Michelstaedter sottolinea il carattere inautentico di ogni generalizzazione. Il cerchio perfetto come paradigma del sé è costruzione forzata ed esprime il tentativo dei sensibili singolari di sanare l’esteriorità di ciascuno rispetto a sé stesso, di annullare la distanza tra ciò che esiste in ragione di sé, e ha quindi in sé il proprio centro, e ciò che esiste a partire dalla partecipazione all’altro da sé, e dunque mai può trovare in sé il proprio centro.
Segnati dall’impossibilità di possedersi pienamente, i soggetti – secondo Carlo Michelstaedter – fuggono da sé stessi, si narcotizzano, provano ad autoaffermarsi, assumono la falsa parentela dei nomi e vivono la vita della sola memoria, priva di sapore attuale.
Quel che bisognerebbe fare, allora, è assumere la consapevolezza della propria insufficienza, rinunciando all’illusione dell’infinita potestas, al falso futuro additato dal racconto sociale, che promette una continuazione del sé; ma gli umani per lo più chiedono una benda agli occhi, schiavi della brama di possesso.

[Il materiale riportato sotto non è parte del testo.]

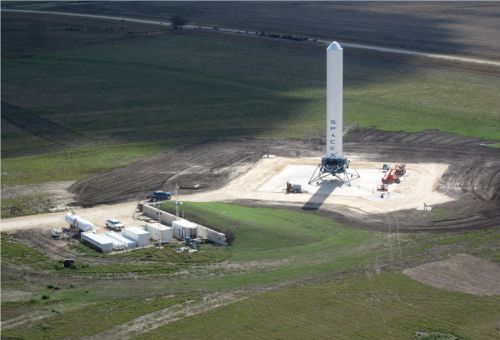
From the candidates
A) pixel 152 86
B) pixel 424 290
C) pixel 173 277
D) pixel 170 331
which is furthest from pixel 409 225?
pixel 152 86

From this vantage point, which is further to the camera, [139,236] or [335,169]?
[335,169]

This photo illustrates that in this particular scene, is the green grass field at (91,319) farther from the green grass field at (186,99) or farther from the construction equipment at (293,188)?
the green grass field at (186,99)

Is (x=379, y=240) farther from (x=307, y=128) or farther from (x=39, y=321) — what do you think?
(x=307, y=128)

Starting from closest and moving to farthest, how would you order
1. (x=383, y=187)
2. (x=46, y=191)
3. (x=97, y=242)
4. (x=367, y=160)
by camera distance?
(x=97, y=242), (x=383, y=187), (x=46, y=191), (x=367, y=160)

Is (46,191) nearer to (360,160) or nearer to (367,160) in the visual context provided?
(360,160)

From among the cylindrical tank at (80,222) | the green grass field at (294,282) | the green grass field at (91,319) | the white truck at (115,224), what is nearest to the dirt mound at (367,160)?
the green grass field at (294,282)

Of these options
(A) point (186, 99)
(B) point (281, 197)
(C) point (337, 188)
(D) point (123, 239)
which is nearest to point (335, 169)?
(C) point (337, 188)
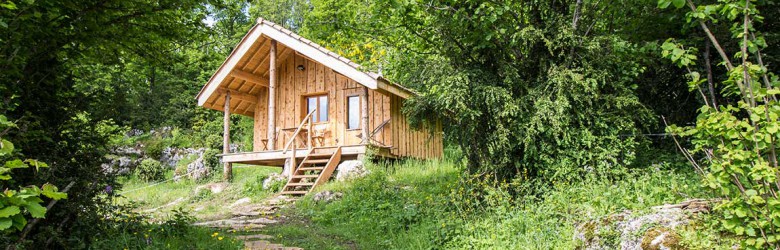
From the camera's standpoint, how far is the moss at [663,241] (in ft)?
12.8

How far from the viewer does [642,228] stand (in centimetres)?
421

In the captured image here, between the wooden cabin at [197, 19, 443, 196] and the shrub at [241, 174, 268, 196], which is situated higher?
the wooden cabin at [197, 19, 443, 196]

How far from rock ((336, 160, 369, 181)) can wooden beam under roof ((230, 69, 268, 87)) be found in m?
4.33

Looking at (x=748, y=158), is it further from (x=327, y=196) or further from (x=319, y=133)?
Answer: (x=319, y=133)

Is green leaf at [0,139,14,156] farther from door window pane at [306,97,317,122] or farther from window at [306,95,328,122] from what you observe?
door window pane at [306,97,317,122]

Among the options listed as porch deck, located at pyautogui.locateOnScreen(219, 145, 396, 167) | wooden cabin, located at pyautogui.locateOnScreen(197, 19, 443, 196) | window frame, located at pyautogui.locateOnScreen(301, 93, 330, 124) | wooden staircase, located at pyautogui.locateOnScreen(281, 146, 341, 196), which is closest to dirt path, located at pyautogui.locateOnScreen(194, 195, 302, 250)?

«Secondo Michelstaedter bisognerebbe liberarsi – scrive Claudia Maggi a p. 93 – dalla naturalezza con cui la matematica penetra nelle nostre fibre, fino a indurci a ritenere che tutto sia riducibile a un’espressione nella quale il risultato non poteva non essere quello che i calcoli implicitamente suggerivano». «Bisognerebbe rinunciare ad attraversare l’esistenza con la sicurezza che si tratti di un’operazione algebrica, che proietta la nostra immagine a destra dell’uguale».
Il sistema sociale – una contingenza truccata da necessità – opera grazie a un progressivo adattamento del sé, promette la sicurezza e benda l’ intelligenza, riduce gli umani a rotoli di denaro, a dati impersonali: alberi potati, riserva di legna utile al disegno complessivo. La comunicazione è ridotta a segni convenuti, e chi volesse eccepire, tenendosi fuori dall’universale sinfonia, sarebbe considerato pazzo.
In una postilla al suo libro, l’Autrice ricorda ai suoi lettori come la filosofia sia in fondo una malattia, una malattia contemporaneamente necessaria e inutile, come tutte le cose che coinvolgono il nocciolo di noi stessi. Ma ricorda anche che Alcibiade imperfetto, Alcibiade che arriva al banchetto perdendosi la lezione di Diotima, Alcibiade infelice, è l’unico che però abbia visto in Socrate il dischiudersi dell’autentica bellezza.